→ WORK ORDER: The response should contain all of the records, copied exactly, and none of the images.

****************************************

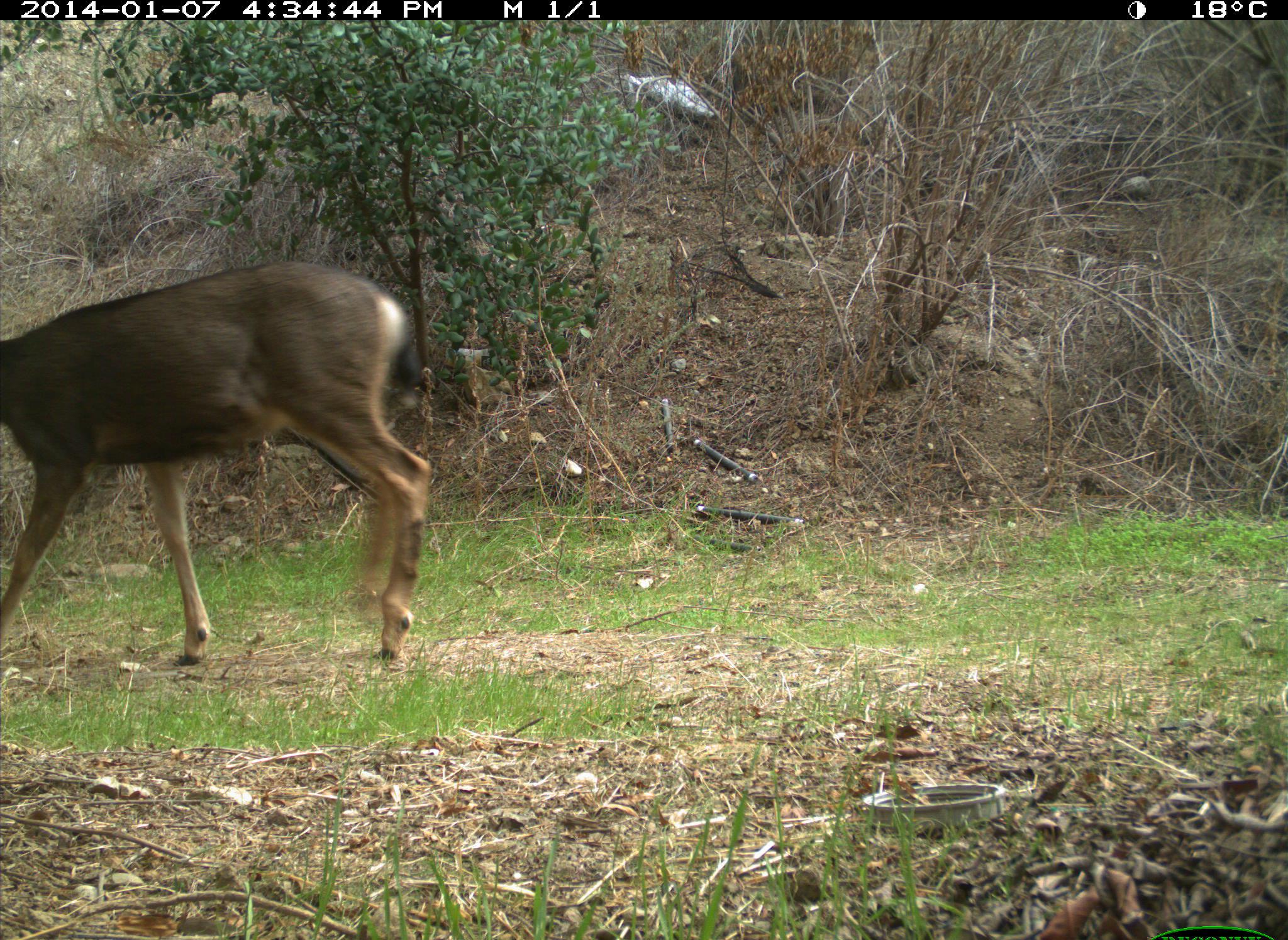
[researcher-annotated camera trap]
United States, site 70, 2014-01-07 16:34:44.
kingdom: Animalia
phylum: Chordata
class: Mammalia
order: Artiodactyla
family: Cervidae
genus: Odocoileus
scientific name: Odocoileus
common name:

****************************************

→ ANSWER BELOW:
[researcher-annotated camera trap]
United States, site 70, 2014-01-07 16:34:44.
kingdom: Animalia
phylum: Chordata
class: Mammalia
order: Artiodactyla
family: Cervidae
genus: Odocoileus
scientific name: Odocoileus
common name:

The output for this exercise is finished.